Written tasks:
[1] In the mailing-list message, what does the writer mean by "input prices"?
[2] Carry the mailing-list message forward from its final sentence.

Quoted passage:
◆ ◆ ◆ ◆
[OPE-L:8637] Re: long term centers of gravity?

From: Fred B. Moseley (fmoseley@mtholyoke.edu)
Date: Wed Mar 19 2003 - 19:54:45 EST


Rakesh, I think that again that you are misunderstanding what I am saying
(probably my fault).  Let me try to clarify. 

You say:

> 
> Again I think there is a conflation of two questions--the question of 
> how the value transferred from means of production is determined and 
> whether one should assume that output prices equal input prices.
> 
> 
> But let me restate my criticism.
> 
> Let us say that we have three production periods
> 
> t0 => t1
> t1=>t2
> t2=>t3
> 
> Firm one buys means of production at t0 which it will be amortize 
> over three periods.
> Firm two buys means of production at t1 which it will amortize over 
> the next three years
> Firm three buys means of production at t2 which it too will amortize 
> over three periods.
> 
> I assume that each firm buys its means of production at a cheaper 
> price and those sets of means of production though roughly physically 
> equivalent  each represent less value.
> 
> For the sake of simplicity I also assume that the price of production 
> at t1, t2 and t3 is determined by the most efficient firm in that 
> period.
> 
> That is, at t1 price of production will be the kr for firm one; at t2 
> PoP will be the kr for firm two; at t3 Pop will the kr for firm three.
> 
> So that means at t3, firm one must sell at the price of production 
> determined by firm three. The value transferred from the means of 
> production owned by firm one to its output in the period t2-t3 is 
> also determined not by the value such non depreciated stock would 
> have had at the point firm one did purchase means of production but 
> by the current value of the non depreciated stock, i.e., the value of 
> the equivalent means of production purchased by firm three at t2.
> 

Rakesh, I agree with this completely!  This is the point I have been
trying to make.  When I say that input prices are equal to output prices,
I mean this as a paraphrase of what you say in this paragraph.  By "input
prices", I mean the value transferred to the value (or price) of the
output in the current period.
◆ ◆ ◆ ◆
Listed entries:
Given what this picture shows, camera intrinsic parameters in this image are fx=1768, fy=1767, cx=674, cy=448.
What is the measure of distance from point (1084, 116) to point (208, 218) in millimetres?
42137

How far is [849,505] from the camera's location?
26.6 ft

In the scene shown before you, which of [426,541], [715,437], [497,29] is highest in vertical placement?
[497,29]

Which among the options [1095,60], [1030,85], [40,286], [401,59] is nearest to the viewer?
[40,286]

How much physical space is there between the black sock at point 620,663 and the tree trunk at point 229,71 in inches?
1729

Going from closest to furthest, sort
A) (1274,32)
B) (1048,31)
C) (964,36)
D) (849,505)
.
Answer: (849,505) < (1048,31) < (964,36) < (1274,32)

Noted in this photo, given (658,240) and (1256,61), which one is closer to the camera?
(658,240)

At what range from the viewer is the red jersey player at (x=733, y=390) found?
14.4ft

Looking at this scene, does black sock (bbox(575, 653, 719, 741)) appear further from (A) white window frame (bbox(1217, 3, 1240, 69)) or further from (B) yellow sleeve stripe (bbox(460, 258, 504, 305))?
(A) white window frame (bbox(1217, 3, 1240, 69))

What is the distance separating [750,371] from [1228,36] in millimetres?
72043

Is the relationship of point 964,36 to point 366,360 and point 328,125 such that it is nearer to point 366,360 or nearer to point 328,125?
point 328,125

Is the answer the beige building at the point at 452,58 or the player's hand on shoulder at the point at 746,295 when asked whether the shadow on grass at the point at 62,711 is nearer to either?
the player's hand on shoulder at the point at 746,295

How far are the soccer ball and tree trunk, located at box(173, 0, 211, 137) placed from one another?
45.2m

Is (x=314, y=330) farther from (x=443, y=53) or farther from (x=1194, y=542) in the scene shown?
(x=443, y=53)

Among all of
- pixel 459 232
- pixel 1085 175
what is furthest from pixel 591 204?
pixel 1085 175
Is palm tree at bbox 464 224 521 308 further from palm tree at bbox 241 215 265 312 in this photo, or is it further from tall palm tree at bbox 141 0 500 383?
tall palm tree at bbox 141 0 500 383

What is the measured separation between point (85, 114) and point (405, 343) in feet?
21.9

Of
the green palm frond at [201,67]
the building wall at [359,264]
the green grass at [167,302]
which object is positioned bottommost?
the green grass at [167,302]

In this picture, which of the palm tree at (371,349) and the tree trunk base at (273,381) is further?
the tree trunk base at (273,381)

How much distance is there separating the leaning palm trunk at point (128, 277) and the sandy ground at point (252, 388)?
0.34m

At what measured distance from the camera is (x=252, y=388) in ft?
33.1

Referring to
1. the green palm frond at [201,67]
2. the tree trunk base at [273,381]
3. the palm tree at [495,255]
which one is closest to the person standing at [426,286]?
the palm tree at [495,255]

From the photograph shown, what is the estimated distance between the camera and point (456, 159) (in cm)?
◆ ◆ ◆ ◆
Answers by task:
[1] The value transferred to the value (or price) of the output in the current period.

[2]
By "input prices", I do NOT mean the actual prices at which the inputs
were purchased by firms one and two at t0 and t1, and by "input prices are
equal to output prices", I do NOT mean that these actual input prices in
past periods are equal to the output prices of these inputs at
t3.  Rather, I mean that the value transferred from the means of
production to the value (or price) of the output in the current period is
equal to the price of the means of production in the current period.  Once
the prices of the means of production change, then the original actual
input price is irrelevant to the determination of the price of the current
output, so it is no use talking about these old, out-dated prices.  "Input
prices", i.e. the value transferred, are the current prices of the means
of production.  

So maybe we are using "input prices" with two different meanings.  But we
seem to agree on the crucial point, which I have been trying to emphasize
- that the value transferred from the means of production in the current
period is equal to the current price of the means of production, not the
actual price of the means of production in previous periods (if this is
different).  This is also what Carchedi is saying.

So, I don't see where our disagreement is, except perhaps over the meaning
of the term "input prices".  

What do you think?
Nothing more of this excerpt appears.